In this 1963 fashion photo, a model in a reclining and red coat sits in a ridiculously large white chair.

Big chair reclineinput photo difference Harper’s BazaarNovember 1963 issue.

Melvin Sokolsky

In the year In early 1965, Sokolsky returned to Paris for another story, this one with model Dorothea McGowan, flying around the city (sans bubbles). McGowan Sokolsky is again suspended by a self-made corset-laced contraption. “It’s not fun to see Dorothea hanging five stories above the street, hanging from a thin rope,” Sokolsky said. “To this day, I can still picture her flying above the city, hovering at the end of the cable and enjoying the experience.”

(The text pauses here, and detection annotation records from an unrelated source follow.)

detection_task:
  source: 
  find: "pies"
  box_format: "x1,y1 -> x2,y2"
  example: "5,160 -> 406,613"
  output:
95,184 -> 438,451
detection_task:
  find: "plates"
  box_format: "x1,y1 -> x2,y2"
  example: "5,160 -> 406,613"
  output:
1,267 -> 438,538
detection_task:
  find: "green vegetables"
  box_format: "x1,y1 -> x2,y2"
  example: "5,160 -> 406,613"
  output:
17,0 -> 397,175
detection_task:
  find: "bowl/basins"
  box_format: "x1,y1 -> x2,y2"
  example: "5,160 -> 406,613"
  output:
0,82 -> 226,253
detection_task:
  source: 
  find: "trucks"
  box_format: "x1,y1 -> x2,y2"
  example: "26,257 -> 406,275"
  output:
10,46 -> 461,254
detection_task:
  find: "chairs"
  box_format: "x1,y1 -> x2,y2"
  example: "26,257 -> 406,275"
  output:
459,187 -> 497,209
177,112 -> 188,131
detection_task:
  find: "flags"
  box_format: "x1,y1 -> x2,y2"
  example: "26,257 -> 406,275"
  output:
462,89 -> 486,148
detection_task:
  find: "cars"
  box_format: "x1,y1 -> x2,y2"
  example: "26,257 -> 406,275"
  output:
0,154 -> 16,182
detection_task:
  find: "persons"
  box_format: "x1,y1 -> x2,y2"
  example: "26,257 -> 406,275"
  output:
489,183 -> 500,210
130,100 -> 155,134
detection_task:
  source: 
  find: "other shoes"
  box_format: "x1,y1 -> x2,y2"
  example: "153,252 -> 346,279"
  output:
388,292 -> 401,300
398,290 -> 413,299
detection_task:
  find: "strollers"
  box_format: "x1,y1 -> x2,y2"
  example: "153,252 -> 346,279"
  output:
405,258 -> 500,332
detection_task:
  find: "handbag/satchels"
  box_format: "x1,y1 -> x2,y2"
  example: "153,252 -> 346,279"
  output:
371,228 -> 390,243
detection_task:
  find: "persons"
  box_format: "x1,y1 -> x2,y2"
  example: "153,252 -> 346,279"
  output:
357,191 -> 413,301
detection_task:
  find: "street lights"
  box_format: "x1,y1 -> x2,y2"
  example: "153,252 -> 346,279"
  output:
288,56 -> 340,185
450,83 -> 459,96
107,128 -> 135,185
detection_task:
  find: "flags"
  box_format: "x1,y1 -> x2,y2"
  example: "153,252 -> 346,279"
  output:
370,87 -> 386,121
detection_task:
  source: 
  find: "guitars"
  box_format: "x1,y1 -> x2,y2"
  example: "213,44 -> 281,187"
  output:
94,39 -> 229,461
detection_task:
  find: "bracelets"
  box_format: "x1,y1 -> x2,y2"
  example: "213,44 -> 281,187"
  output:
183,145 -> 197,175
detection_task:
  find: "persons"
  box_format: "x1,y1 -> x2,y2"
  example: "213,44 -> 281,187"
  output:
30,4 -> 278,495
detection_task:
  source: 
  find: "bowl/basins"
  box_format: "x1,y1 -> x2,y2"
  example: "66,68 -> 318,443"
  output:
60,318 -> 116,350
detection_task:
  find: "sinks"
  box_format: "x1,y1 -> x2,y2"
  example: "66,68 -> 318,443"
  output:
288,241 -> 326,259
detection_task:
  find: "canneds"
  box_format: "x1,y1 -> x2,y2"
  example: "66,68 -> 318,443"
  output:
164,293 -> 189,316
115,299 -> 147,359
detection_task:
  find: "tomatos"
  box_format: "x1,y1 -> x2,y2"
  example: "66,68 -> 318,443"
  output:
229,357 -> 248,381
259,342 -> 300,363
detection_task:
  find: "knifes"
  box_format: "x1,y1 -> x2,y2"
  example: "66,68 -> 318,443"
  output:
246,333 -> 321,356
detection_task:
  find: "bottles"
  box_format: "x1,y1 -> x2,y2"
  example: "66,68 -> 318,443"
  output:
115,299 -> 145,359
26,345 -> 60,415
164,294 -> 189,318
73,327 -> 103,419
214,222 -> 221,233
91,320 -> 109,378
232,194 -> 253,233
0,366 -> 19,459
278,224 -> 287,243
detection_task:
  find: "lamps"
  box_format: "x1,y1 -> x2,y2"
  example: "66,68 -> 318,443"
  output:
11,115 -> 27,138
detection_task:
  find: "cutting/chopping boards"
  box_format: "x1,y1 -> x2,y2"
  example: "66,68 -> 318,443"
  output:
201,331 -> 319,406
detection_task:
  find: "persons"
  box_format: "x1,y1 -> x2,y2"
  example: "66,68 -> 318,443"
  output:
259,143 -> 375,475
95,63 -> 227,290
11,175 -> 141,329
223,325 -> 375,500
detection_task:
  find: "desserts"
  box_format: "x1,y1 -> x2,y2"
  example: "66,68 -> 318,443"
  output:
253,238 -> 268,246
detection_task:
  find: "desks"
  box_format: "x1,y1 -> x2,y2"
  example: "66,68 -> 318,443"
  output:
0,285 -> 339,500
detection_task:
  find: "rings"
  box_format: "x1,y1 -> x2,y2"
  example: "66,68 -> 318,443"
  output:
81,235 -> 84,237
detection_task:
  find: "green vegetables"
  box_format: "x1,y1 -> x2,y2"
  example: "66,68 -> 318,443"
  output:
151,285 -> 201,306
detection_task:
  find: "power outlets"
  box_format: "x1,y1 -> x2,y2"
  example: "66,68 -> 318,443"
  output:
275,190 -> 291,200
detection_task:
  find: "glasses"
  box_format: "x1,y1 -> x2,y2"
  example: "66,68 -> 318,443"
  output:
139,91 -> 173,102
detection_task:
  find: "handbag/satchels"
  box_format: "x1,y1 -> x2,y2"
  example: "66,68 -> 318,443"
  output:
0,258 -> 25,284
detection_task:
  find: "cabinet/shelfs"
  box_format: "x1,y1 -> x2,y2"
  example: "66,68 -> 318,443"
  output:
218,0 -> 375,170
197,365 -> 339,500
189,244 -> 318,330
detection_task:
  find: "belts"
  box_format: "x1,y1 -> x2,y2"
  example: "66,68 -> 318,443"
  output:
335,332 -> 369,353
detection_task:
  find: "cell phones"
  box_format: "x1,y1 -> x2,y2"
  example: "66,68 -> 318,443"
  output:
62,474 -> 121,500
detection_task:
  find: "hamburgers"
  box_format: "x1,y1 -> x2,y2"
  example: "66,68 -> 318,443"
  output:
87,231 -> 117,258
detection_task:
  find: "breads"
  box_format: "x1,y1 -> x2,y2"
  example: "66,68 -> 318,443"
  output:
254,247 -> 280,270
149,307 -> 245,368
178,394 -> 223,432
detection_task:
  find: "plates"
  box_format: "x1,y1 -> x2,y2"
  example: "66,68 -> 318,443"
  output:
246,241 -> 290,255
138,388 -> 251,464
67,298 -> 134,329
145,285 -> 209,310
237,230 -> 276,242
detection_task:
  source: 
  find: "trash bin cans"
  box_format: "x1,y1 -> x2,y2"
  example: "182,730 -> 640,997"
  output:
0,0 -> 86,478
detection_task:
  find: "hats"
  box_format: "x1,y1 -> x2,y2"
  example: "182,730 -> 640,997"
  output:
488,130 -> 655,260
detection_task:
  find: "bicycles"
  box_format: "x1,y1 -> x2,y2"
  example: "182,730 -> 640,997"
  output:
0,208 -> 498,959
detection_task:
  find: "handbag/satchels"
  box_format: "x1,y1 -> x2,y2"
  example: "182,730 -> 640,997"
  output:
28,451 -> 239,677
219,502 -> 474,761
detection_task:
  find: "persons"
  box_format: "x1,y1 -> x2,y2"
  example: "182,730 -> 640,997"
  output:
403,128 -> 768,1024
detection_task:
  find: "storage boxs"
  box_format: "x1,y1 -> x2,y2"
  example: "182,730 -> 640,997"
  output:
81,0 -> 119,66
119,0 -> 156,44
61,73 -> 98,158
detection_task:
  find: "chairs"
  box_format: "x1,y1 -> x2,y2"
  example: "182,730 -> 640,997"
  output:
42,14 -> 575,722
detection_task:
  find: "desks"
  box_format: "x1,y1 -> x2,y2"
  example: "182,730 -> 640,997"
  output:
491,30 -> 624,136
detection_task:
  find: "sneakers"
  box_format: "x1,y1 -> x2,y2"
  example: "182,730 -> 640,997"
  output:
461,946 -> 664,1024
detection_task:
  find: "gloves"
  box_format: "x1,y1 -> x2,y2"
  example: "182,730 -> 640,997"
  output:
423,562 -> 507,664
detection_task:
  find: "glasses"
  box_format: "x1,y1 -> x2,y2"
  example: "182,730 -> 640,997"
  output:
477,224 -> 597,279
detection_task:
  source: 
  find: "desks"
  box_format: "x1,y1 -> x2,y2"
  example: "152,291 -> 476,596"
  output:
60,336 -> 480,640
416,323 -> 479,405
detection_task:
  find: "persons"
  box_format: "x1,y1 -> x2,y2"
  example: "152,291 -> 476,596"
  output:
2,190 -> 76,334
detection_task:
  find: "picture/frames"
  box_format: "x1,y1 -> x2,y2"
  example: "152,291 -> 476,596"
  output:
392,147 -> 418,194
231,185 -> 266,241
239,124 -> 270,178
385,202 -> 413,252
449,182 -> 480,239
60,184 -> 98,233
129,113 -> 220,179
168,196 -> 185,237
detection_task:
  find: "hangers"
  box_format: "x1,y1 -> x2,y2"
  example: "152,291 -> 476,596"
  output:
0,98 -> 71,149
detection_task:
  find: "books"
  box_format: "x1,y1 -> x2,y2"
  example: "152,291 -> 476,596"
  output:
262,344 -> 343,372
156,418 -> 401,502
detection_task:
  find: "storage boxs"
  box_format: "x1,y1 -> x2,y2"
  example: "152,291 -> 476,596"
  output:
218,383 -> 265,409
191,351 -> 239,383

In the year In the early 1970s, Sokolsky moved to Los Angeles to pursue a career in film. He began working as a commercial director and cinematographer, which would become his main focus for the next several decades. But a resurgence of interest in photography in the late 1990s prompted him to return to creating still images, which he has continued to experiment with and push boundaries in recent years. b BazaarIn the December 2014/January 2015 issue, he even broke the bubble for a cover story on Jennifer Aniston.

Sokolsky saw his appreciation for his work evolve, but continued to enjoy it all. It marked a departure from color from last year’s all-black-and-white chair story. In the image, model Irish Bianchi is seen in a red print coat leaning back on a giant chair, looking like she’s about to either fall forward or get out of her seat. Above all the pictures that appeared in the magazine, Sokolsky said – there were always galleries and museums in demand for exhibitions. “The art department thought the picture was very unusual,” he said Bazaar. “At the time, most of the print selections were high-end symbols by models,” he said. But times and preferences have changed. It will be a choice to come out with a new standard.

Sokolski is survived by his son Bing Sokolski and daughter-in-law Yuki Sokolski. He was preceded in death by his wife and longtime partner, Button Sokolsky.